▶ TEXT BLOCK
::::::::::
This is actually what the 19th century English poet Gerard Manley Hopkins was talking about when he spoke of the miracle of our being Eastered. Now, I realize that it may sound strange grammatically, but I’ve always been fond of how Hopkins used the word “Easter” not as a noun but as a verb.  It’s there in his poem entitled The Wreck of the Deutchland: “Let him easter in us, be a dayspring of us, be a crimson-cresseted east.” 

I love this because it’s a reminder to us that Easter is not merely a day on the calendar, nor simply a celebration of the church but rather something that happens in us: Easter in us, O Lord!  It is the experience of the resurrection of Jesus Christ as it gets inside of us, comes to live where we live and permeates our souls.

This, friends, is the difference between talking about “resurrection” and “atonement” and “eternity” as high theological concepts, on the one hand, and actually coming to understand what God raising Jesus from the dead really means for you and for me, on the other;  this the radical difference it makes for our lives and living!  The former might well address our questions of how and even why the resurrection took place, and that does have value, but as you and I are walking along our own personal roads to Emmaus, it will always be the latter experience that burns within our hearts and leads us to open eyes that embrace the power of God’s great and infinite love for our lives and living.  When you’ve been “eastered,” friends, the road still might not be easy to walk at times but you will always still be able to sing; and at the end of the day it’s the song that matters.
::::::::::
▶ PROVIDED MATERIAL
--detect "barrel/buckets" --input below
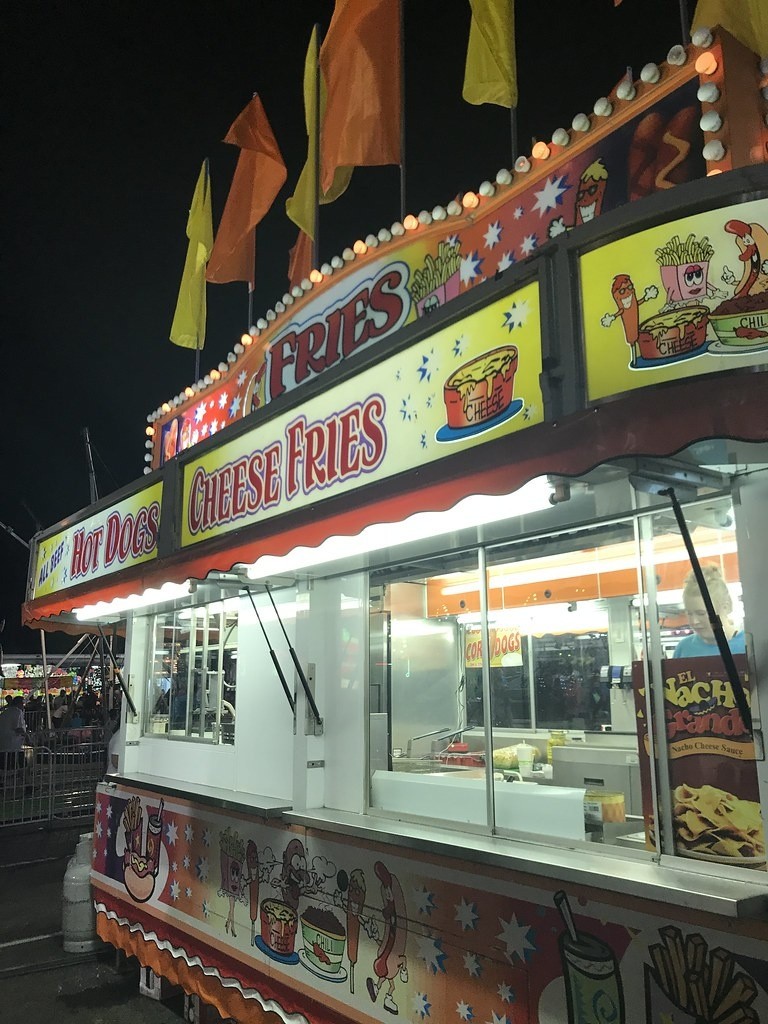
[583,790,625,832]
::::::::::
▶ TO-DO LIST
1: Rewrite the passage of the Easter reflection that begins with "I love this" and ends with "permeates our souls.", swapping "calendar" for "almanac".
2: According to the Easter reflection, which Hopkins poem contains the line "Let him easter in us"?
The lines have no role in any of this.

▶ RESULTS FOR EACH TASK
1:
I love this because it’s a reminder to us that Easter is not merely a day on the almanac, nor simply a celebration of the church but rather something that happens in us: Easter in us, O Lord!  It is the experience of the resurrection of Jesus Christ as it gets inside of us, comes to live where we live and permeates our souls.

2: The Wreck of the Deutchland